-- BEGIN --

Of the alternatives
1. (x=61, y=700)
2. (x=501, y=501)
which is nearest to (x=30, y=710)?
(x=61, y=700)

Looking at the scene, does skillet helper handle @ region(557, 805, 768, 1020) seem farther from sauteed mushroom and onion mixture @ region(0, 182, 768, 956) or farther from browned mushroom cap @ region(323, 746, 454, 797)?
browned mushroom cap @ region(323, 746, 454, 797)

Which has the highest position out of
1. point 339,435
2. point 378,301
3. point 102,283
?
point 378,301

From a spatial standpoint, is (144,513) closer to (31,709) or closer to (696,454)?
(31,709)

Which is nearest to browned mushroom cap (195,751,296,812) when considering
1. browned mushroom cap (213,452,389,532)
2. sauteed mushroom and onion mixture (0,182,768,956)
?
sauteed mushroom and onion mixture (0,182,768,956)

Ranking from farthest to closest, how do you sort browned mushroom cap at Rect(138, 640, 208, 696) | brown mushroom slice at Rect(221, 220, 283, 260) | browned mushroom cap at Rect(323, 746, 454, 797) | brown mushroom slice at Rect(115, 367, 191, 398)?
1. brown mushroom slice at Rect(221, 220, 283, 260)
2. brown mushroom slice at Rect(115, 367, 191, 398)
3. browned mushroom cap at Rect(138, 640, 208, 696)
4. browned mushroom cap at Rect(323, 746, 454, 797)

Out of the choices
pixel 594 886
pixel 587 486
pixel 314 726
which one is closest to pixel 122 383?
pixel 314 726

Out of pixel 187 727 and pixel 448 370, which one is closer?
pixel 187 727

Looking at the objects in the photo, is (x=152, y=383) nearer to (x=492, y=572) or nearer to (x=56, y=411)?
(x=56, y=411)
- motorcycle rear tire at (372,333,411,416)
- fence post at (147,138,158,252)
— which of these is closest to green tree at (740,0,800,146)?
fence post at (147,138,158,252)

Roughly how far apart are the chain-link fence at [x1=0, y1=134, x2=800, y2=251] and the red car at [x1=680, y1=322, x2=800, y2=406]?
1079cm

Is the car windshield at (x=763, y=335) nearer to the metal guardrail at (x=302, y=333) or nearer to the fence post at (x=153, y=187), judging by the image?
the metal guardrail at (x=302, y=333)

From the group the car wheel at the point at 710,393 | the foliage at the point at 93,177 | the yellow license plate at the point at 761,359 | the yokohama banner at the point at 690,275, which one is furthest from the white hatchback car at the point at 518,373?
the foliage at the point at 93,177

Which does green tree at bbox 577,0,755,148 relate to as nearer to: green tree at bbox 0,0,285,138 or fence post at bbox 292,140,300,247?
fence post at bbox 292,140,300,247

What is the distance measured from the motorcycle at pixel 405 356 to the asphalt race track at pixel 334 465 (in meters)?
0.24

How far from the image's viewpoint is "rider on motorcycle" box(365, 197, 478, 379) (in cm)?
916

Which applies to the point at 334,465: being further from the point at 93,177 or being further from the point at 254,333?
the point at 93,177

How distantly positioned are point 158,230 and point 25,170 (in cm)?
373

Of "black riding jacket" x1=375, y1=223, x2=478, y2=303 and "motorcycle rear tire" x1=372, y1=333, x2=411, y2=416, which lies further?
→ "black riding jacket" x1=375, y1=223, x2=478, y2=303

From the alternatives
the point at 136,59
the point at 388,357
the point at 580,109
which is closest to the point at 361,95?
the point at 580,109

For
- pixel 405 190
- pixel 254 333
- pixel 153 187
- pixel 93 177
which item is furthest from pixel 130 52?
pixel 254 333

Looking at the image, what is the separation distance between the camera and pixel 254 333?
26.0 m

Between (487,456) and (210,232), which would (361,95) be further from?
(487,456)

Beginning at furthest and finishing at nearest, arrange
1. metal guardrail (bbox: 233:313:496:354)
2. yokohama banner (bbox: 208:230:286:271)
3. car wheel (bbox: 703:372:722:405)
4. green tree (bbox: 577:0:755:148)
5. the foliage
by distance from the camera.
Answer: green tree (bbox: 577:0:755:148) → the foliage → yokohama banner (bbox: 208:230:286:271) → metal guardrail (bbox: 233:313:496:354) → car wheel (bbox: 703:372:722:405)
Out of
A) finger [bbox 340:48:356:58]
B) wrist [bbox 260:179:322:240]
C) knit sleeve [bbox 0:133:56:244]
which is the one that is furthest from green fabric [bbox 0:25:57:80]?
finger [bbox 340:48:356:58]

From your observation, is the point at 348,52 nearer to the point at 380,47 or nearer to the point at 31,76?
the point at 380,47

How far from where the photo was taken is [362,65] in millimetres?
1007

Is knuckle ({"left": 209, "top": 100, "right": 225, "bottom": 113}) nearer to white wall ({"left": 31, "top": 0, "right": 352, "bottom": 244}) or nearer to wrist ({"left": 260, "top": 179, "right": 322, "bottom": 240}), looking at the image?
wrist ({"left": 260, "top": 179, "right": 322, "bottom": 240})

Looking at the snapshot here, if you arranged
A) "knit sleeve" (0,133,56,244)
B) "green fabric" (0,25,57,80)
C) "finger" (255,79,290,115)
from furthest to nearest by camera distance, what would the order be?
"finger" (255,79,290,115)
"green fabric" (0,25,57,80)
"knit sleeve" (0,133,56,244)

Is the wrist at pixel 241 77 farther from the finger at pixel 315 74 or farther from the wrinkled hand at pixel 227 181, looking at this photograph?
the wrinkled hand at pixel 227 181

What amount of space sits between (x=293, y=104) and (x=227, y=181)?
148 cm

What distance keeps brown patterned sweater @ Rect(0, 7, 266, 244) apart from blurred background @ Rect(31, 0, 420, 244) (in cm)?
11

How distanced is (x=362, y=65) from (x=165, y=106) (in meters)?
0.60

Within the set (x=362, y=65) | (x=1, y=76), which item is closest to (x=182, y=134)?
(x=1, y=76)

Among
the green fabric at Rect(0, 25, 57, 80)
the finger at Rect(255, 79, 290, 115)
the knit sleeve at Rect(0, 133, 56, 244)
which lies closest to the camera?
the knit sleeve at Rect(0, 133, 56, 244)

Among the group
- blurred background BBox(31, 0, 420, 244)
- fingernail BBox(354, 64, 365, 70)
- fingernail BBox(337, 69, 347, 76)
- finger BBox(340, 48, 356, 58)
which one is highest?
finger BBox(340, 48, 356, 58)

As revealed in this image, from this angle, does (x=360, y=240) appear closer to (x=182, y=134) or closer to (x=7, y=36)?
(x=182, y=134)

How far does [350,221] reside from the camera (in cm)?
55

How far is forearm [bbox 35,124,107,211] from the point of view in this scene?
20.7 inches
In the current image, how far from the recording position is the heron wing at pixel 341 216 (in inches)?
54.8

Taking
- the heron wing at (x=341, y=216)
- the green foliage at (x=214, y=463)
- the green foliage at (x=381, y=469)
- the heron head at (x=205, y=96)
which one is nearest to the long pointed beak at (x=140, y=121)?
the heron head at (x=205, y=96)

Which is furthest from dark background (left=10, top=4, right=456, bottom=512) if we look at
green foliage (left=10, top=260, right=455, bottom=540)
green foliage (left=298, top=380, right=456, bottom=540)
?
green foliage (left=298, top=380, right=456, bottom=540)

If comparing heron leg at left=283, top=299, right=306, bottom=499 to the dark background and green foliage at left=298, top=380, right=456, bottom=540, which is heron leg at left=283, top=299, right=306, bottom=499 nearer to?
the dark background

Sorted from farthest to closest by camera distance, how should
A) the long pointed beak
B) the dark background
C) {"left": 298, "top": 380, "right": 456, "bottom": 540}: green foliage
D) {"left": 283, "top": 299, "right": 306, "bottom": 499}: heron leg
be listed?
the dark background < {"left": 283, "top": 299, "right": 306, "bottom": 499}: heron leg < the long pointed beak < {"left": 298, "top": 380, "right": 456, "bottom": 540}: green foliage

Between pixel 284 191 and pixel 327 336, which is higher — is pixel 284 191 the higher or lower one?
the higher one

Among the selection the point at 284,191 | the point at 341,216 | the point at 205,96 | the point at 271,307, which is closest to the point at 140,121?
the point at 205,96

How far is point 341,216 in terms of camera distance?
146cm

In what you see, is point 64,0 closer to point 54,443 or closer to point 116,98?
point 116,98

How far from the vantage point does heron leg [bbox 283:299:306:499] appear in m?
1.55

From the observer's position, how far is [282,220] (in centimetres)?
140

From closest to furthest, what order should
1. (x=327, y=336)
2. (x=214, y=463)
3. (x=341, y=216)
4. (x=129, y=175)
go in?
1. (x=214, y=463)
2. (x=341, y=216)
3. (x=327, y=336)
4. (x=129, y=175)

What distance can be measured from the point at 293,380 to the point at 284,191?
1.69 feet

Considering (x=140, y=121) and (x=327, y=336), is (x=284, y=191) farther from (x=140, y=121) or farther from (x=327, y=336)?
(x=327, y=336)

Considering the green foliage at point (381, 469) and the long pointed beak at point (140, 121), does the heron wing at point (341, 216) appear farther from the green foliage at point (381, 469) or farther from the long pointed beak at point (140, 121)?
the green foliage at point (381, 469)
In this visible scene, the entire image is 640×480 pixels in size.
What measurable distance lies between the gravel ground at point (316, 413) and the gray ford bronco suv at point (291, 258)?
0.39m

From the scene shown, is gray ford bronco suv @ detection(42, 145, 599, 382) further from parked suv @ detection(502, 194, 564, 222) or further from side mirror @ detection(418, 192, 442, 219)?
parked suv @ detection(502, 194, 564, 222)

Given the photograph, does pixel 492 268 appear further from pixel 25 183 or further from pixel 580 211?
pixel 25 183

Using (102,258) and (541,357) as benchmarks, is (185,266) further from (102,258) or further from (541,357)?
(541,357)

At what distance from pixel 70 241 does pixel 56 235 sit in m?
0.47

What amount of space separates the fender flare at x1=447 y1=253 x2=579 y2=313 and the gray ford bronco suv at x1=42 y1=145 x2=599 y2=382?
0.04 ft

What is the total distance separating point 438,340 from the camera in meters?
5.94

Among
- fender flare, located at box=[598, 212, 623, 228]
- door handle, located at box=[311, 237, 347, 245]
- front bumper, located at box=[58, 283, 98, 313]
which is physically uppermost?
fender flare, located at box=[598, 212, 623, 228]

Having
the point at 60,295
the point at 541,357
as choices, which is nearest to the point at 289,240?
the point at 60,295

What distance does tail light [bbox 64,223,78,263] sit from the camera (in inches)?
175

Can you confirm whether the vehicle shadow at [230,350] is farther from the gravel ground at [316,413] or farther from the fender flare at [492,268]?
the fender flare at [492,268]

-- END --

Task directions:
Through the last line of the entries above, beginning at the line containing "What is the total", transcribe each line exactly, both ends included and nothing more.

Result of the task:
What is the total distance separating point 438,340 from the camera in meters?
5.94

Among
- fender flare, located at box=[598, 212, 623, 228]
- door handle, located at box=[311, 237, 347, 245]
- front bumper, located at box=[58, 283, 98, 313]
which is physically uppermost?
fender flare, located at box=[598, 212, 623, 228]

Having
the point at 60,295
the point at 541,357
as choices, which is nearest to the point at 289,240?
the point at 60,295

What distance does tail light [bbox 64,223,78,263] sit from the camera (in inches)?
175

Can you confirm whether the vehicle shadow at [230,350] is farther from the gravel ground at [316,413] or farther from the fender flare at [492,268]?
the fender flare at [492,268]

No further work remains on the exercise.